The default plegRelistPeriod of 1s is aggressive on nodes running 100+ containers. Tuning it reduces false-positive PLEG stalls caused by slow CRI responses under load.

# /var/lib/kubelet/config.yaml (KubeletConfiguration)

apiVersion: kubelet.config.k8s.io/v1beta1
kind: KubeletConfiguration
- # No relist tuning — using defaults
+ runtimeRequestTimeout: 15m
+ # Increase image pull / CRI operation timeout for high-density nodes
evictionHard:
-  nodefs.available: "100Mi"
-  imagefs.available: "1Gi"
+  nodefs.available: "500Mi"
+  imagefs.available: "5Gi"
+  nodefs.inodesFree: "5%"

# Node-level containerd config: /etc/containerd/config.toml

[plugins."io.containerd.grpc.v1.cri"]
-  max_concurrent_downloads = 3
+  max_concurrent_downloads = 6

[plugins."io.containerd.grpc.v1.cri".containerd]
-  # default snapshotter
+  snapshotter = "overlayfs"

💡 Tired of pasting proprietary configs into ChatGPT? Generic AI tools log your company's ARNs, DB strings, and private keys. StackEngine is a zero-backend, pure Client-Side WASM utility. Drop your failing config into the sandbox above. We redact your secrets locally in the browser and auto-generate the refactored code using your own API key.

Prevention in CI/CD

1. Node Problem Detector (NPD) — Deploy It If You Haven't

# Deploy node-problem-detector as a DaemonSet
# It surfaces PLEG and kernel issues as Node Conditions before kubelet gives up
apiVersion: apps/v1
kind: DaemonSet
metadata:
  name: node-problem-detector
  namespace: kube-system
spec:
  selector:
    matchLabels:
      app: node-problem-detector
  template:
    spec:
      containers:
      - name: node-problem-detector
        image: registry.k8s.io/node-problem-detector/node-problem-detector:v0.8.14
        securityContext:
          privileged: true

2. Alert Before the 3-Minute Threshold

# Prometheus alerting rule
- alert: KubeletPLEGDurationHigh
  expr: kubelet_pleg_relist_duration_seconds_quantile{quantile="0.99"} > 10
  for: 2m
  labels:
    severity: warning
  annotations:
    summary: "PLEG relist p99 > 10s on {{ $labels.node }} — PLEG stall imminent"
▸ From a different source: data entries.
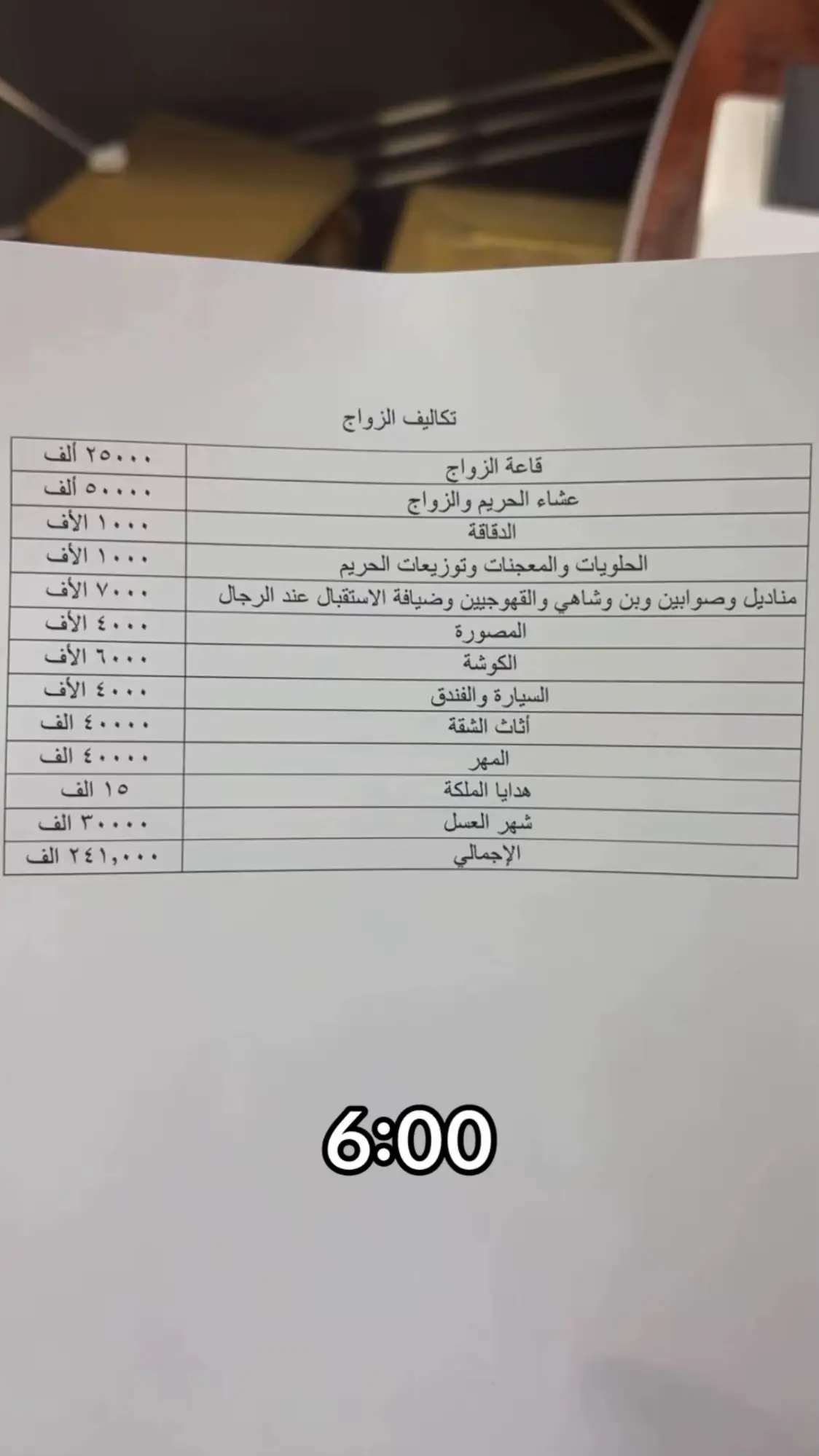 تكاليف الزواج

| قاعة الزواج | ٢٥٠٠٠ ألف |
|---|---|
| عشاء الحريم والزواج | ٥٠٠٠٠ ألف |
| الدقاقة | ١٠٠٠ الأف |
| الحلويات والمعجنات وتوزيعات الحريم | ١٠٠٠ الأف |
| مناديل وصوابين وبن وشاهي والقهوجيين وضيافة الاستقبال عند الرجال | ٧٠٠٠ الأف |
| المصورة | ٤٠٠٠ الأف |
| الكوشة | ٦٠٠٠ الأف |
| السيارة والفندق | ٤٠٠٠ الأف |
| أثاث الشقة | ٤٠٠٠٠ الف |
| المهر | ٤٠٠٠٠ الف |
| هدايا الملكة | ١٥ الف |
| شهر العسل | ٣٠٠٠٠ الف |
| الإجمالي | ٢٤١,٠٠٠ الف |

6:00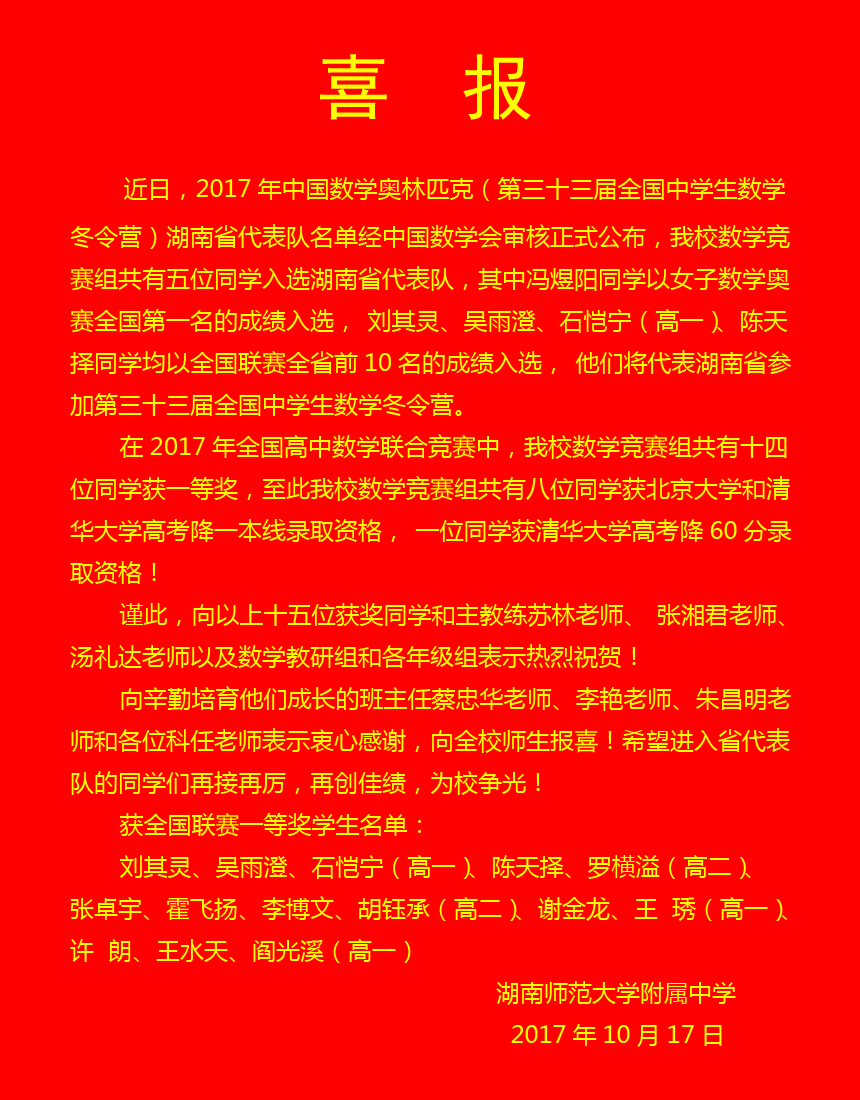 喜 报

近日，2017年中国数学奥林匹克（第三十三届全国中学生数学冬令营）湖南省代表队名单经中国数学会审核正式公布，我校数学竞赛组共有五位同学入选湖南省代表队，其中冯煜阳同学以女子数学奥赛全国第一名的成绩入选，刘其灵、吴雨澄、石恺宁（高一）、陈天择同学均以全国联赛全省前10名的成绩入选，他们将代表湖南省参加第三十三届全国中学生数学冬令营。

在2017年全国高中数学联合竞赛中，我校数学竞赛组共有十四位同学获一等奖，至此我校数学竞赛组共有八位同学获北京大学和清华大学高考降一本线录取资格，一位同学获清华大学高考降60分录取资格！

谨此，向以上十五位获奖同学和主教练苏林老师、张湘君老师、汤礼达老师以及数学教研组和各年级组表示热烈祝贺！

向辛勤培育他们成长的班主任蔡忠华老师、李艳老师、朱昌明老师和各位科任老师表示衷心感谢，向全校师生报喜！希望进入省代表队的同学们再接再厉，再创佳绩，为校争光！

获全国联赛一等奖学生名单：

刘其灵、吴雨澄、石恺宁（高一）、陈天择、罗横溢（高二）、张卓宇、霍飞扬、李博文、胡钰承（高二）、谢金龙、王 琇（高一）、许 朗、王水天、阎光溪（高一）

湖南师范大学附属中学
2017年10月17日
- alert: KubeletPLEGNotHealthy
  expr: kube_node_status_condition{condition="Ready",status="false"} == 1
  for: 1m
  labels:
    severity: critical

3. Enforce Node Capacity Limits via OPA/Gatekeeper

Prevent over-scheduling that causes container runtime saturation:

# OPA ConstraintTemplate to cap pods-per-node
apiVersion: constraints.gatekeeper.sh/v1beta1
kind: K8sMaxPodsPerNode
metadata:
  name: max-pods-per-node
spec:
  match:
    kinds:
    - apiGroups: [""]
      kinds: ["Pod"]
  parameters:
    maxPods: 80  # Below kubelet default of 110 — leave headroom for system pods

4. Add to Your Node Provisioning Pipeline (Terraform/Ansible)

# In your node bootstrap userdata / cloud-init

+ cat > /etc/sysctl.d/99-k8s-node.conf <<EOF
+ fs.inotify.max_user_watches=1048576
+ fs.inotify.max_user_instances=512
+ kernel.pid_max=4194304
+ EOF
+ sysctl -p /etc/sysctl.d/99-k8s-node.conf

Bake this into your golden AMI / node image. A node that boots without these settings on a high-density cluster is a PLEG incident waiting to happen.